PROBLEM REQUIREMENTS: The answer must consist of each line of the records below that contains the string "addons".

------ PROVIDED DATA

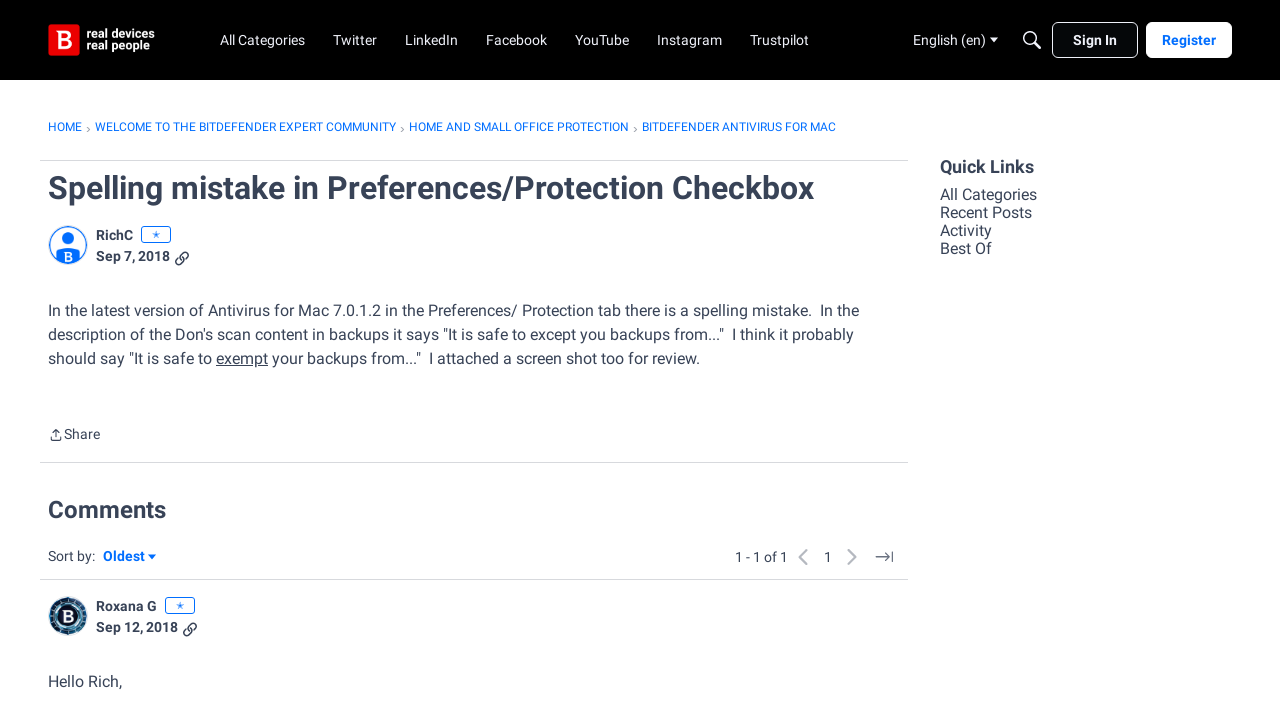

--- FILE ---
content_type: application/x-javascript
request_url: https://community.bitdefender.com/dist/v2/layouts/entries/addons/Online/layouts.DpBLxUuR.min.js
body_size: -125
content:
const __vite__mapDeps=(i,m=__vite__mapDeps,d=(m.f||(m.f=["../../../chunks/addons/openapi-embed/layouts._xHqySZ2.css"])))=>i.map(i=>d[i]);
import{n as e,_ as i}from"../../layouts.vvUFNYZl.min.js";e({OnlineWidget:()=>i(()=>import("../../../chunks/addons/Online/OnlineWidget.DYcC75ww.min.js"),__vite__mapDeps([0]),import.meta.url)});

------------

EXERCISE RESULT:
request_url: https://community.bitdefender.com/dist/v2/layouts/entries/addons/Online/layouts.DpBLxUuR.min.js
const __vite__mapDeps=(i,m=__vite__mapDeps,d=(m.f||(m.f=["../../../chunks/addons/openapi-embed/layouts._xHqySZ2.css"])))=>i.map(i=>d[i]);
import{n as e,_ as i}from"../../layouts.vvUFNYZl.min.js";e({OnlineWidget:()=>i(()=>import("../../../chunks/addons/Online/OnlineWidget.DYcC75ww.min.js"),__vite__mapDeps([0]),import.meta.url)});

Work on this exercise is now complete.